Deux femmes richement vêtues me sont apparues. L'une portait la robe des Perses, l'autre celle des Dôriens, Elles étaient plus irréprochables par la majesté de leurs corps et beaucoup plus belles que les femmes qui vivent maintenant. C'étaient deux sœurs d'une même race. Elles habitaient, l'une la terre de Hellas, qui était son partage, l'autre la terre des barbares. Elles se querellaient, à ce qu'il me sembla. Mon fils, voyant cela, les retenait et les apaisait. Il les mit toutes deux sous le même joug et il lia leurs cous des mêmes courroies. L'une, à la vérité, se redressait orgueilleusement, toute fière de ce harnais, et sa bouche acceptait le mors; mais l'autre, s'agitant furieuse, rompait de ses mains les liens du char, et, débarrassée des rênes, ayant brisé le joug par le milieu, entraînait le tout avec une grande violence.

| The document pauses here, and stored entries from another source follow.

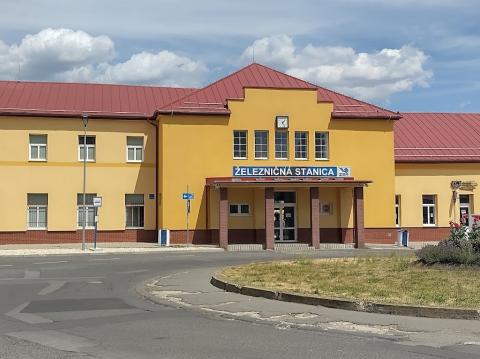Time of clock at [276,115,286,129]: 1:24
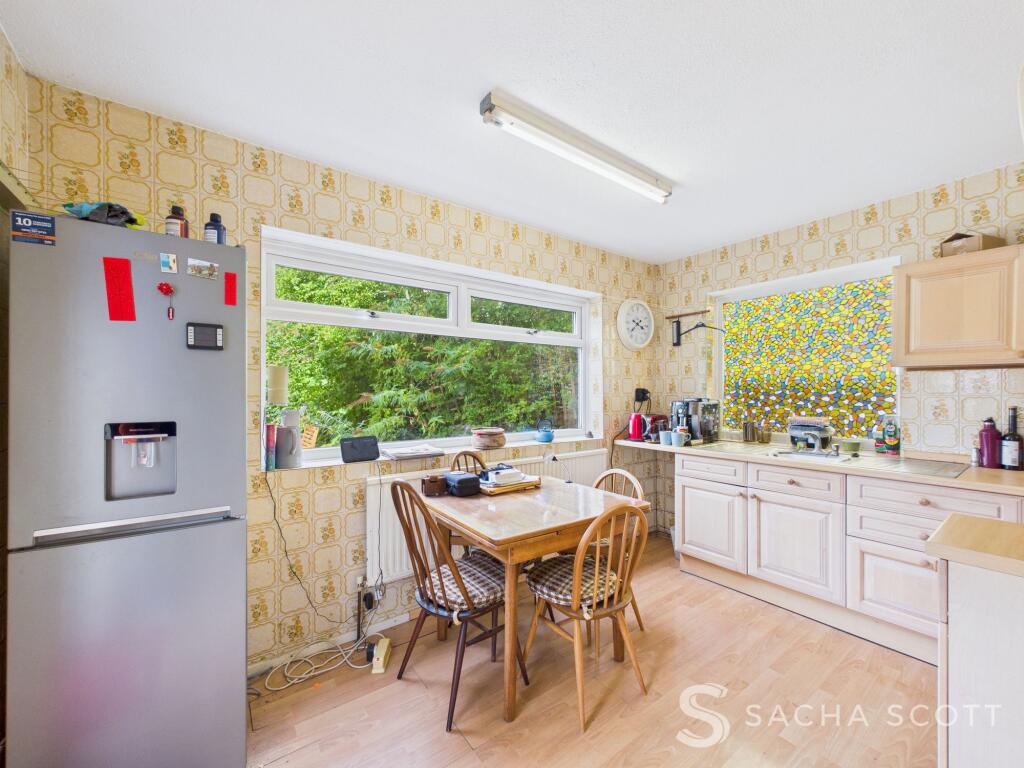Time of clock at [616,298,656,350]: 3:38
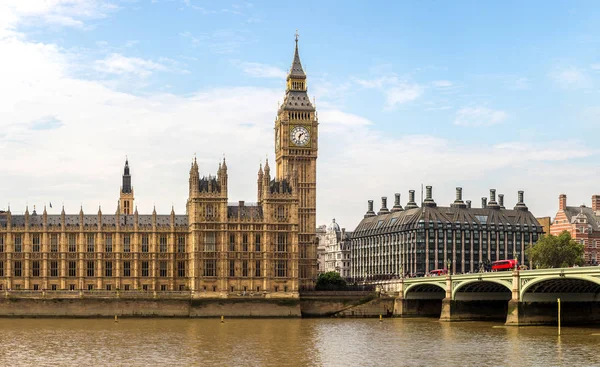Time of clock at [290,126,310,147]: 1:32
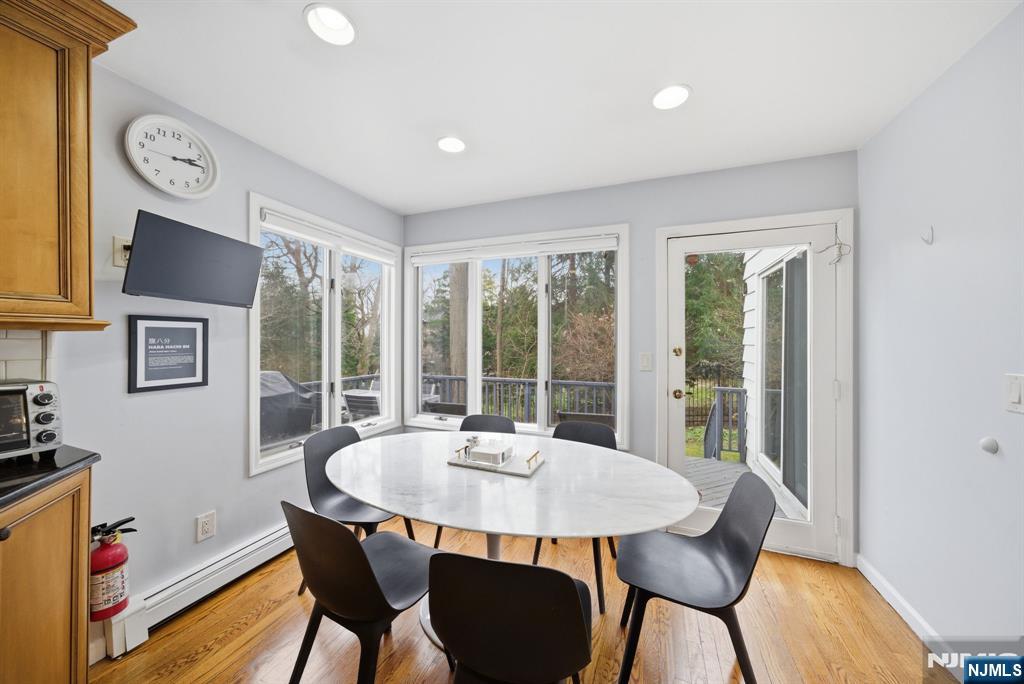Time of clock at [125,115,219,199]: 2:13
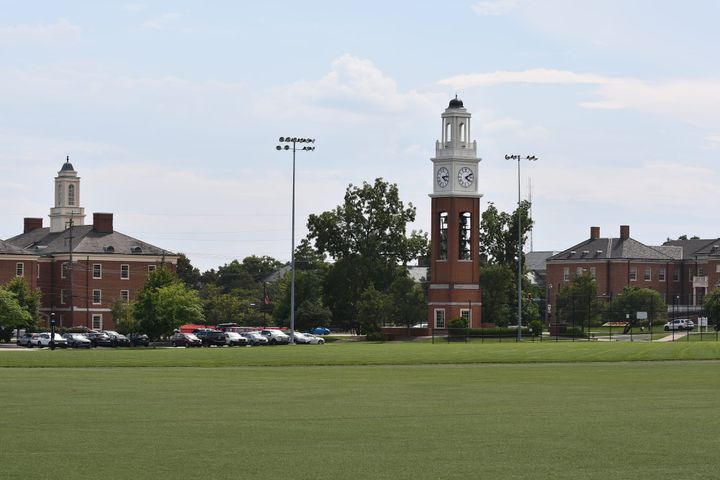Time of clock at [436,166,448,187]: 4:13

Et mon fils tomba, et son père Daréios se tenait près de lui en le plaignant, et, dès que Xerxès le vit, il déchira ses vêtements.
Certes, voilà ce que j'ai vu cette nuit. Ayant quitté mon lit, je lavai mes mains dans une eau pure, et je m'approchai de l'autel pour y sacrifier, et j'offris le gâteau de fleur de farine aux daimones qui garantissent des calamités, et je vis un aigle se réfugier au foyer de Phoibos, et je restai muette de terreur, amis! Puis, je vis un épervier, se ruant de ses ailes rapides, déchirer la tête de l'aigle avec ses ongles. Et l'aigle épouvanté s'abandonnait à l'épervier. Ces choses terribles que j'ai vues vous les entendez. Certes, sachez-le, si mon fils a une heureuse fortune, il sera le plus glorieux des hommes. S'il lui arrive malheur, il n'aura nuls comptes à rendre, et, s'il survit, il commandera toujours sur cette terre.
Nous ne voulons, mère, ni t'inquiéter par nos paroles, ni te rassurer. Prie les dieux. Si tu as vu quelque chose de sinistre, supplie-les de le détourner de toi, et qu'ils accomplissent tout ce qu'il y a d'heureux pour toi, pour tes enfants, pour le royaume et pour tes amis! Puis, il te faut faire des libations à la terre et aux morts. Prie aussi pour que ton époux Daréios, que tu as vu, dis-tu, dans ton sommeil, envoie à la lumière, du fond de la terre, les prospérités à toi et à ton fils, et pour qu'il retienne et cache les calamités dans les ténèbres souterraines. Divinateur bienveillant, je te donne ces conseils; mais je crois que toutes ces choses sont d'un heureux présage.